Verbandsklagerecht: heute und morgen
Gespeichert von Dr. Ludger Giesberts, LL.M. am
Rechtsbehelfe für NGOs sind auch in der Diskussion um das neue UGB ein Thema. In § 61 Bundesnaturschutzgesetz (BNatSchG) ist das Klagerecht für Umweltverbände zwar schon länger bekannt. Diese müssen hier keine eigenen oder fremden subjektiven öffentlichen Rechte anführen. Mit dem Umweltrechtsbehelfsgesetz (UmwRBehG) und dem Umweltschadensgesetz (USchadG), die erst in den vergangenen beiden Jahren in Kraft getreten sind, wird jetzt Neuland betreten: Umweltvereine können einen Rechtsbehelf gegen eine behördliche Maßnahme einlegen, wenn diese gegen Rechtsvorschriften, die dem Umweltschutz dienen und Rechte Einzelner begründen können, verstößt. Das Klagerecht ist - bis auf die Ausnahme in § 4 Abs. 1 UmwRBehG, wonach die Klagebefugnis auch auf das Fehlen der erforderlichen Umweltverträglichkeitsprüfung und somit auf einen Verfahrensfehler gestützt werden kann - an dem im deutschen Recht geltenden Schutznormgedanken orientiert. Der Kläger muss also (anders als nach BNatSchG) irgendein subjektives öffentliches Recht anführen; dieses muß jedoch nicht ein eignes subjektives öffentliche Recht sein. (Siehe hierzu auch Giesberts, Rechtsschutz im Wasserrecht - Die Umsetzung der Århus-Konvention durch das Umweltrechtsbehelfsgesetz, in: Reinhardt (Hrsg.), Wasserrecht und Wasserwirtschaft, Band 41, Wasserrecht im Umbruch - Trierer Wasserwirtschaftstage 2007, S. 117 ff.)
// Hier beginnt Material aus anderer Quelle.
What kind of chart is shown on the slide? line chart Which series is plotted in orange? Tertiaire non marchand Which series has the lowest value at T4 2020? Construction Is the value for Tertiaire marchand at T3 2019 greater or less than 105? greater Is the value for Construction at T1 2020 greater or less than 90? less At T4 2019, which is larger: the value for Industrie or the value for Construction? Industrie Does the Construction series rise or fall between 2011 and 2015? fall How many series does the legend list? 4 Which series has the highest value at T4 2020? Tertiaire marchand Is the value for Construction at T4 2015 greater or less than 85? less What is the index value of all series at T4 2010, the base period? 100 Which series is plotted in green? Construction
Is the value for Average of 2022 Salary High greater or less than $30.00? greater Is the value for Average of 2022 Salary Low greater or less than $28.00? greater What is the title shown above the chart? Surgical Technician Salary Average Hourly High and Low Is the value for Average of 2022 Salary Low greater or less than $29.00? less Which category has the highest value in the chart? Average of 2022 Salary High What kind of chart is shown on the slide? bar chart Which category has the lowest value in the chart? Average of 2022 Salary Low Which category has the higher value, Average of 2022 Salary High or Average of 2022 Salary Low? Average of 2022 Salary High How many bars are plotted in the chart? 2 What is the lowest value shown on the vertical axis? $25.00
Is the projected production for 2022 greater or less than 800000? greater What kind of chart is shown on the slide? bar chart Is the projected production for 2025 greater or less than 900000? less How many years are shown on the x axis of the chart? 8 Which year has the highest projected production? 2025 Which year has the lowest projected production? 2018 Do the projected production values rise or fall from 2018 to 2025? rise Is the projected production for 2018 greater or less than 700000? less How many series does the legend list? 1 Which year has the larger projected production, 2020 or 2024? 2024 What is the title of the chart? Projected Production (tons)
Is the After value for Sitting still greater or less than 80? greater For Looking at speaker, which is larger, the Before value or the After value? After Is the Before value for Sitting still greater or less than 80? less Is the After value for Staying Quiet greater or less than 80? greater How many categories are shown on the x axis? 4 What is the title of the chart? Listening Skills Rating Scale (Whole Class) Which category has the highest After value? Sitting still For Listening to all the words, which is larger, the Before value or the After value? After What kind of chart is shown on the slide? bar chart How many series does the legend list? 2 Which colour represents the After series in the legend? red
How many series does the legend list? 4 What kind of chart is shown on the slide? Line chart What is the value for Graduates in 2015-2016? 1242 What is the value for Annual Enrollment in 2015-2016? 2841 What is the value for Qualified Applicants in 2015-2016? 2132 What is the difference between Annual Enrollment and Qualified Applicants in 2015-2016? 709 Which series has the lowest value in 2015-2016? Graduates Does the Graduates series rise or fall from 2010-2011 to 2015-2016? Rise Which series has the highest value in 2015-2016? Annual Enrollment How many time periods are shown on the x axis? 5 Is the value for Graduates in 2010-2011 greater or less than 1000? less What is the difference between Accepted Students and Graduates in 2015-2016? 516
Das Bundesumweltministerium hat nunmehr einen Referentenentwurf für ein UGB vorgelegt und die Länder- und Verbändeanhörung eröffnet. Der Entwurf sieht in seinem fünften Abschnitt (§§ 40 - 45) keine wesentlichen Änderungen des Status Quo vor, sondern schreibt die Rechtslage nach UmwRBehG und USchadG nahezu unverändert fort. Da bislang keine weiterreichenden Erfahrungen mit den Neuregeleungen aus UmwRBehG und USchadG gemacht wurden, erscheint dies nicht überraschend.
Vielfach wird kritisiert, das Ziel der zu Grunde liegenden Århus-Konvention und der Umwelthaftungsrichtlinie, nämlich den Weg zu den Gerichten zu ermöglichen und zu vereinfachen, sei nicht erreicht worden. So hat der Naturschutzbund Deutschland (NABU) Beschwerde bei der EG-Kommission eingelegt. Auch wird kritisiert, der Rechtsschutz sei nicht erweitert, sondern lediglich auf besonders anerkannte Umweltvereine erstreckt worden. Insbesondere beziehe sich die Klagemöglichkeit nicht auf objektive Normen des Umweltrechts, drittschützende Normen seien aber eine Seltenheit.
Andererseits stand und steht die Einführung der neuen Verbandsklage selbst in der Kritik: So wird vorgebracht, es drohe eine Privatisierung des Gemeinwohls, da die Verbände als mit der Verwaltung konkurrierende Sachwalter des Gemeinwohls aufträten. Das Gegenargument, dass Letztentscheider aber doch die Gerichte blieben, überzeugt nur bedingt: Die Auswahl der Vorhaben, gegen die vorgegangen wird, obläge der Willkür der Umweltverbände.
Die Verbandsklage nach BNatSchG fristet eher ein Schattendasein. Ob die neue Klagemöglichkeit größere Bedeutung erlangt, bleibt abzuwarten. Zweifel sind anzumelden auf Grund der bestehenden Beschränkungen für die Erhebung dieser Verbandsklage. Der weitere sachliche Anwendung in vielen Umweltbereichen dürfte daran nichts ändern. Umweltschützer werden dies bedauern, die investitionswillige Wirtschaft wird dies begrüßen.